Some Google employees have been raising the alarm about the company’s artificial intelligence development, The New York Times reported.
According to the Times report, two Google employees who were tasked with reviewing AI products tried to stop the company from releasing its AI chatbot, Bard. The pair were concerned the chatbot generated dangerous or false statements, per the report.
In March, the two reviewers working under Jen Gennai, the director of Google’s Responsible Innovation group, recommended blocking Bard’s release in a risk evaluation, two people familiar with the process told the publication. The employees felt that despite safeguards, the chatbot was not ready, it added.
However, The New York Times reported that the people it spoke to told them Gennai altered the document to remove the recommendation and downplay the risks of the chatbot.
Gennai told The Times she had “corrected inaccurate assumptions, and actually added more risks and harms that needed consideration.” She said reviewers were not supposed to weigh in on whether to proceed. Google told The Times it had released Bard as a limited experiment because of these debates.

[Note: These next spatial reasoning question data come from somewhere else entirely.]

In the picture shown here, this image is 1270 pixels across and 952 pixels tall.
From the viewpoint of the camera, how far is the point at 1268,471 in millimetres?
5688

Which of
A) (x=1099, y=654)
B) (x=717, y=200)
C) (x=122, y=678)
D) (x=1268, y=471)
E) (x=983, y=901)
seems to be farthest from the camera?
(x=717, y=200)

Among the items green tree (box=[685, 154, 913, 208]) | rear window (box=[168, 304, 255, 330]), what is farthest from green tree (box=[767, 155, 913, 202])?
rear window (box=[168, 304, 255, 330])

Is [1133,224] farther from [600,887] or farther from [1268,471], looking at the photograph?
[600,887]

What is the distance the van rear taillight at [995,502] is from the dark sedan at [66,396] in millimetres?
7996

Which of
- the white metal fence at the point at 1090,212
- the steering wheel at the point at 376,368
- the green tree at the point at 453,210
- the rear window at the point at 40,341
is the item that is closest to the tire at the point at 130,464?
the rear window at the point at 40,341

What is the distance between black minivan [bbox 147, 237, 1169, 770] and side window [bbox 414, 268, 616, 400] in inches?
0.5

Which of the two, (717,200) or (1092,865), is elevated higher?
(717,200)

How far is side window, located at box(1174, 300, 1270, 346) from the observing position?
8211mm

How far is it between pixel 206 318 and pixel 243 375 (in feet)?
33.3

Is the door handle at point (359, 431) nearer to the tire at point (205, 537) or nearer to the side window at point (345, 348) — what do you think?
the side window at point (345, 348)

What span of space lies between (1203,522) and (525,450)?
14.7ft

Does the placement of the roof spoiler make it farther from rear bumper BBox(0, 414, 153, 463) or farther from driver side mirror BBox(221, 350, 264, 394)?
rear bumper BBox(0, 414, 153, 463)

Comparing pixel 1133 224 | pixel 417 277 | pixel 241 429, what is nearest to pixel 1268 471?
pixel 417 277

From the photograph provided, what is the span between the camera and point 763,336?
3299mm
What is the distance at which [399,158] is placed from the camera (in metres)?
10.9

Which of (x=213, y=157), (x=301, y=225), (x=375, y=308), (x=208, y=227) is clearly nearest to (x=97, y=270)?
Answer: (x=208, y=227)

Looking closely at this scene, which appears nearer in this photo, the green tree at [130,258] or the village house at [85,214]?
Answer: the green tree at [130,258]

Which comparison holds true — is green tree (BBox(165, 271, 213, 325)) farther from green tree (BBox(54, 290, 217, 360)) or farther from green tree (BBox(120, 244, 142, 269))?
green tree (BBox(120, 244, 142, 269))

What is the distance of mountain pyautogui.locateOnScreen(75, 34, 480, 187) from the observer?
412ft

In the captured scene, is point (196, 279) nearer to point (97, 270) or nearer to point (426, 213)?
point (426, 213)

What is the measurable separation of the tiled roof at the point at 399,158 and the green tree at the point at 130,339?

Representatives for Google did not immediately respond to Insider’s request for comment. Insider was unable to reach Gennai by email. She did not immediately respond to a request for comment via a LinkedIn message.
In recent months, the tech world has been rushing to deploy generative AI products. The race was seemingly prompted by the release and viral popularity of OpenAI’s ChatGPT, but the speed of development is raising alarm elsewhere.
In March, several AI heavyweights signed an open letter calling for a six-month pause on advanced AI development. The letter said AI companies were locked in an “out-of-control race” and cited profound risks to society from the advanced technology.
John Burden, one of the letter’s signatories and research associate at The Centre for the Study of Existential Risk, previously told Insider the rate of AI development had picked up at an unprecedented speed.
“Things that five years ago would have seemed unrealistic to expect in the next decade have come and gone,” he said. “On a bigger scale, we just aren’t ready for the impact that this technology might have — considering we don’t really know how these models are doing what they are doing.”